• Selected passage:
════

This week Playbill catches up with Manoel Felciano, who was most recently seen on Broadway as Prosecutor Horace Gilmer in the stage adaptation of To Kill a Mockingbird. A Tony nominee for his performance as Tobias in the 2005 revival of Sweeney Todd, Felciano's other Broadway credits include Amélie, Disaster!, Brooklyn, Jesus Christ Superstar, and Cabaret, while his Off-Broadway resume features By the Way, Meet Vera Stark; The Secret Life of Bees; The Changeling; Trumpery; Much Ado About Nothing; and Shockheaded Peter. Regionally, the actor has performed in productions of Twelfth Night, The Tempest, Much Ado About Nothing, The Exorcist, Clybourne Park, Round and Round the Garden, Caucasian Chalk Circle, November, At Home at the Zoo, Elektra, Ragtime, Three Sisters, Sunday in the Park with George, and the world premiere of Mothers and Sons.
Felciano is currently co-starring in Red Bull Theater's world premiere of Jeffrey Hatcher's adaptation of Ben Jonson's The Alchemist, which officially opens November 21 at New World Stages for a limited engagement through December 19. Directed by Jesse Berger, the comedy also features Jacob Ming-Trent, Jennifer Sánchez, Nathan Christopher, Stephen DeRosa, Carson Elrod, Teresa Avia Lim, Louis Mustillo, Reg Rogers, and Allen Tedder.

════

According to the Playbill profile of Manoel Felciano, what performance earned him a Tony nomination? The records that come next are drawn from a separate source and are unrelated to the profile.

════

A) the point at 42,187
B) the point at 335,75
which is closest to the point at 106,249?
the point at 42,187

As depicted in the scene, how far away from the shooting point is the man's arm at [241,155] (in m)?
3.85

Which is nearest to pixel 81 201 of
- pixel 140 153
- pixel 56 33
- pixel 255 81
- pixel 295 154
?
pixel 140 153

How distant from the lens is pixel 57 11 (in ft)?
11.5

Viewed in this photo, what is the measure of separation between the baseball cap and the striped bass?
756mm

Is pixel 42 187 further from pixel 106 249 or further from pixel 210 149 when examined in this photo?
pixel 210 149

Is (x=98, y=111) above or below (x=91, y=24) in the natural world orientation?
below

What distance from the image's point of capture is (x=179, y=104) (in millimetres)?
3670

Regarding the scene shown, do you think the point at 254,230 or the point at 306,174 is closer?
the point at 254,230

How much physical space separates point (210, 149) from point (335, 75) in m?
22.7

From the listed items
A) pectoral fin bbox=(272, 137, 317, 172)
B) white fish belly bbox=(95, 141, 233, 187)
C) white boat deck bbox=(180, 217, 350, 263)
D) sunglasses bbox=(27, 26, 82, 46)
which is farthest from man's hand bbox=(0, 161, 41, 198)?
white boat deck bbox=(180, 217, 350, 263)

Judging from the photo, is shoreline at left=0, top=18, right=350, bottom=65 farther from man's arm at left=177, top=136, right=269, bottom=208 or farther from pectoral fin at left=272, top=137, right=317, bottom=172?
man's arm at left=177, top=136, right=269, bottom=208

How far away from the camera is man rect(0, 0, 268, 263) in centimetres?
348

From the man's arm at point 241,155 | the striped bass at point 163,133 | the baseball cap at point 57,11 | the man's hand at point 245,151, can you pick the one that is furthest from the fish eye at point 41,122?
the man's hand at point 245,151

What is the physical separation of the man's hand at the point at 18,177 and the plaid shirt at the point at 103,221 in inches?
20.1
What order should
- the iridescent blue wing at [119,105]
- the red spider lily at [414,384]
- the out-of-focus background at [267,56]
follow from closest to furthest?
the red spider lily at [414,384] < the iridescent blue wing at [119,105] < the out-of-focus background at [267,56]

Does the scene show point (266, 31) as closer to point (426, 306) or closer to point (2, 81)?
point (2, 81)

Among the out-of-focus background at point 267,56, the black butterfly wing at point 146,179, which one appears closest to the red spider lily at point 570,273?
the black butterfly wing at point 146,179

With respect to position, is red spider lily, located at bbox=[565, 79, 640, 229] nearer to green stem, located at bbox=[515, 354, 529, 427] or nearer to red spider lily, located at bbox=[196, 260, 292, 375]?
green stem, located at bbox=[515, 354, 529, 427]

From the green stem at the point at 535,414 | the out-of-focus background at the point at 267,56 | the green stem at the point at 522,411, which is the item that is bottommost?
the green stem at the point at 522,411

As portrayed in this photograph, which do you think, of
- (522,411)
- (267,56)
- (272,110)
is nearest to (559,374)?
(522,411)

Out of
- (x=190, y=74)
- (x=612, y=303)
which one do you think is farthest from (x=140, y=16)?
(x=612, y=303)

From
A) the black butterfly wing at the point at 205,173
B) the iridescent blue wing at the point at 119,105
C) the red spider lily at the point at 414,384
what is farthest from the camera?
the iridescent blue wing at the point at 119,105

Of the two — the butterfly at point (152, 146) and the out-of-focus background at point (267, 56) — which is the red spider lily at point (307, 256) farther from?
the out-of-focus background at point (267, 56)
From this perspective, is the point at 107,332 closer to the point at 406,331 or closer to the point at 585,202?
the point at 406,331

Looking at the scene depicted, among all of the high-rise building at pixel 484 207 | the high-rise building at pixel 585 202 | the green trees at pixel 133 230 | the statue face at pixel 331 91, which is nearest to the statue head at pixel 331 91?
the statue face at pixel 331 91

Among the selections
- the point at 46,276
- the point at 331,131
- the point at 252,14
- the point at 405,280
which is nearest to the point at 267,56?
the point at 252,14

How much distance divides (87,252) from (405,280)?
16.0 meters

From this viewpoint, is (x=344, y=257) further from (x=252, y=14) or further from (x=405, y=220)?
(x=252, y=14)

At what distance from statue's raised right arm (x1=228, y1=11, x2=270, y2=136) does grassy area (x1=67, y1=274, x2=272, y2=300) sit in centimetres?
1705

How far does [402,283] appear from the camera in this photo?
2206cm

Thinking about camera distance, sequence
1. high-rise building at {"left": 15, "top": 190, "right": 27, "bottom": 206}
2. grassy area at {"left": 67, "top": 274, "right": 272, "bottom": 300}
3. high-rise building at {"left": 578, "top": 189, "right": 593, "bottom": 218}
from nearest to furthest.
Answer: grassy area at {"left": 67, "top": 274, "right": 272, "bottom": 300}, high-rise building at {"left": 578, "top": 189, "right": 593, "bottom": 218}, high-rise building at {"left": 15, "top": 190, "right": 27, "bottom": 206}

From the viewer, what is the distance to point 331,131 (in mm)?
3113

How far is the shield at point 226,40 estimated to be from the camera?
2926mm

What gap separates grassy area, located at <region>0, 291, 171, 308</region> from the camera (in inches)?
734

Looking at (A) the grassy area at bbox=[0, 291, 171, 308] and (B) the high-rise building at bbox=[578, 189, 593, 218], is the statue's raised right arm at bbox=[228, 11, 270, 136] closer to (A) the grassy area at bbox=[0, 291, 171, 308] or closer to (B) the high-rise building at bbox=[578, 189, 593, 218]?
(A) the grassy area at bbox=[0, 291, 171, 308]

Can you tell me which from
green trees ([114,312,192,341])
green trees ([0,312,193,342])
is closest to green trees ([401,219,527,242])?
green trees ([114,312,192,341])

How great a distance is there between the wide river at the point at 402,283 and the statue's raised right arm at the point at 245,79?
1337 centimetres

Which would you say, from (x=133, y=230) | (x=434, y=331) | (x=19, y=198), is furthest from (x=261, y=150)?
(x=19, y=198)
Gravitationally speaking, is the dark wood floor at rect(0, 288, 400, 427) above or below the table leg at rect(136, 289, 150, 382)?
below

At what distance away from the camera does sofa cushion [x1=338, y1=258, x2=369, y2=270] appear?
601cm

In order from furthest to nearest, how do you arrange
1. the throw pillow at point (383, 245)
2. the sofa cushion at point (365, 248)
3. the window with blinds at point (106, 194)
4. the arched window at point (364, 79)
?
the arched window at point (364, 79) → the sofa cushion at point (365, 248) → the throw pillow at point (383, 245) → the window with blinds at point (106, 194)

════

• Solved problem: His performance as Tobias in the 2005 revival of Sweeney Todd.